Task item
Copy out the entries that begin with the line containing "現貨！Andes 安迪士薄荷巧克力片" and end with the line containing "WATERMAN ウォーターマン 2166343", inclusive, reproducing each line unchanged.

Given information
◆ ◆ ◆ ◆
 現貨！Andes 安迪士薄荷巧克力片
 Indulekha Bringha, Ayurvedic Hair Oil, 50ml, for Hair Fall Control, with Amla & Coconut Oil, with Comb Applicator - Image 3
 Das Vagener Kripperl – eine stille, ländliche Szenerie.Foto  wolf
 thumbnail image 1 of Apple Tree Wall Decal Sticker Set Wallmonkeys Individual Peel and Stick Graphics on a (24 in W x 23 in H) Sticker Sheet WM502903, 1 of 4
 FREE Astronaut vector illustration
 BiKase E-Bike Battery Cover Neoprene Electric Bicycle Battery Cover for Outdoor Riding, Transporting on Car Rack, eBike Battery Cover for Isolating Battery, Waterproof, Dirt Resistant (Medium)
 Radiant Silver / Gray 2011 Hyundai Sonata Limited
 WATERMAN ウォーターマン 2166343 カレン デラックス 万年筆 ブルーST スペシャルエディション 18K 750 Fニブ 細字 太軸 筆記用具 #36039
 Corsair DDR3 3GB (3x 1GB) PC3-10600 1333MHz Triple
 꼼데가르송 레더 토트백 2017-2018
◆ ◆ ◆ ◆
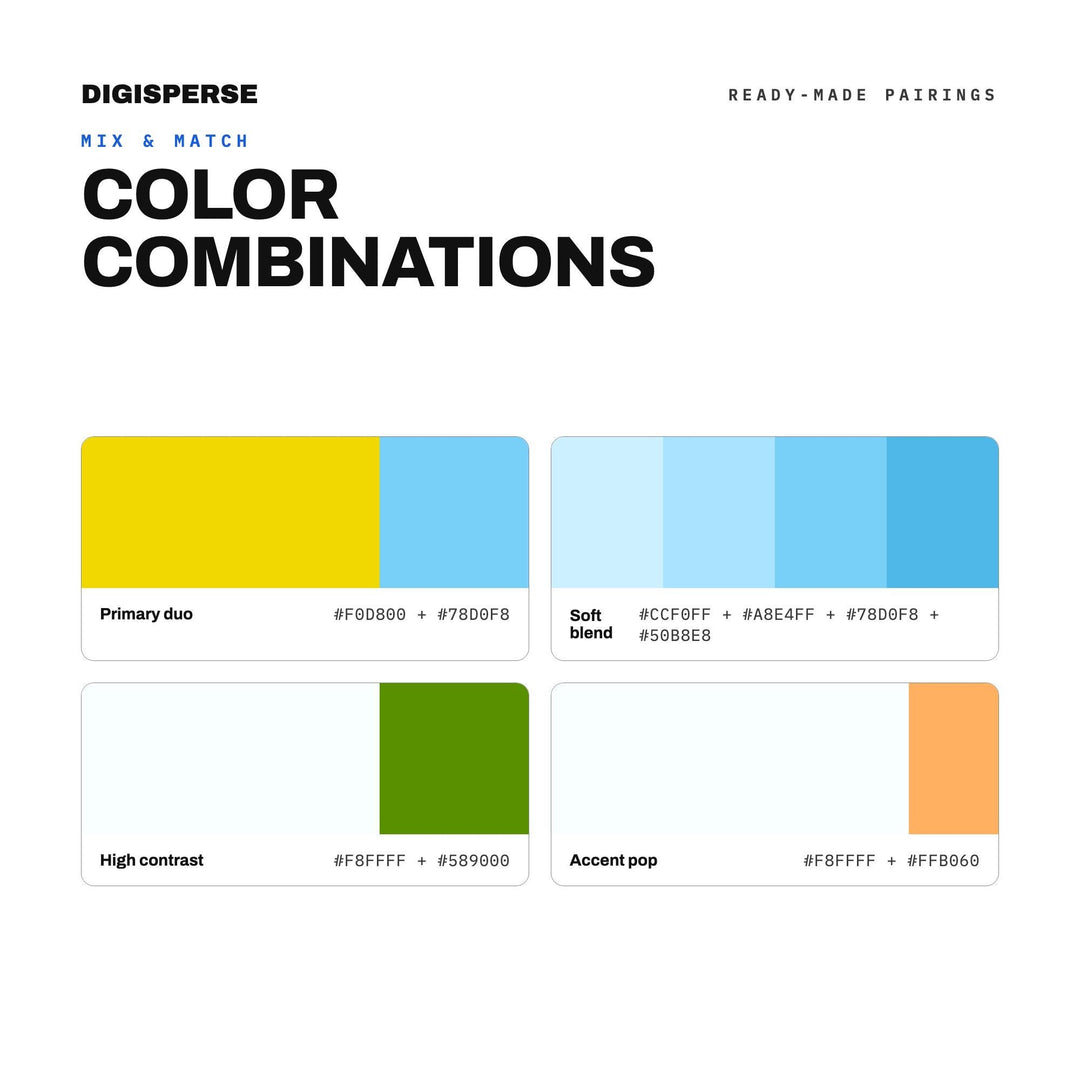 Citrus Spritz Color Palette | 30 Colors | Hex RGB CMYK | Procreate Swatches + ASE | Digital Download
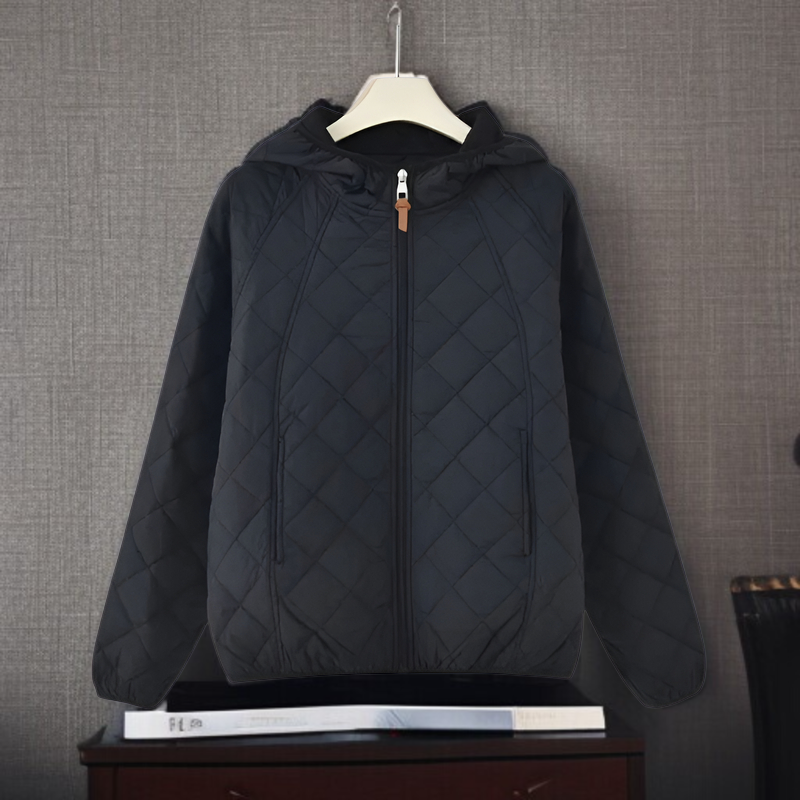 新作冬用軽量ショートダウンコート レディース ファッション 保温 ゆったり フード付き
◆ ◆ ◆ ◆
Task result
 現貨！Andes 安迪士薄荷巧克力片
 Indulekha Bringha, Ayurvedic Hair Oil, 50ml, for Hair Fall Control, with Amla & Coconut Oil, with Comb Applicator - Image 3
 Das Vagener Kripperl – eine stille, ländliche Szenerie.Foto  wolf
 thumbnail image 1 of Apple Tree Wall Decal Sticker Set Wallmonkeys Individual Peel and Stick Graphics on a (24 in W x 23 in H) Sticker Sheet WM502903, 1 of 4
 FREE Astronaut vector illustration
 BiKase E-Bike Battery Cover Neoprene Electric Bicycle Battery Cover for Outdoor Riding, Transporting on Car Rack, eBike Battery Cover for Isolating Battery, Waterproof, Dirt Resistant (Medium)
 Radiant Silver / Gray 2011 Hyundai Sonata Limited
 WATERMAN ウォーターマン 2166343 カレン デラックス 万年筆 ブルーST スペシャルエディション 18K 750 Fニブ 細字 太軸 筆記用具 #36039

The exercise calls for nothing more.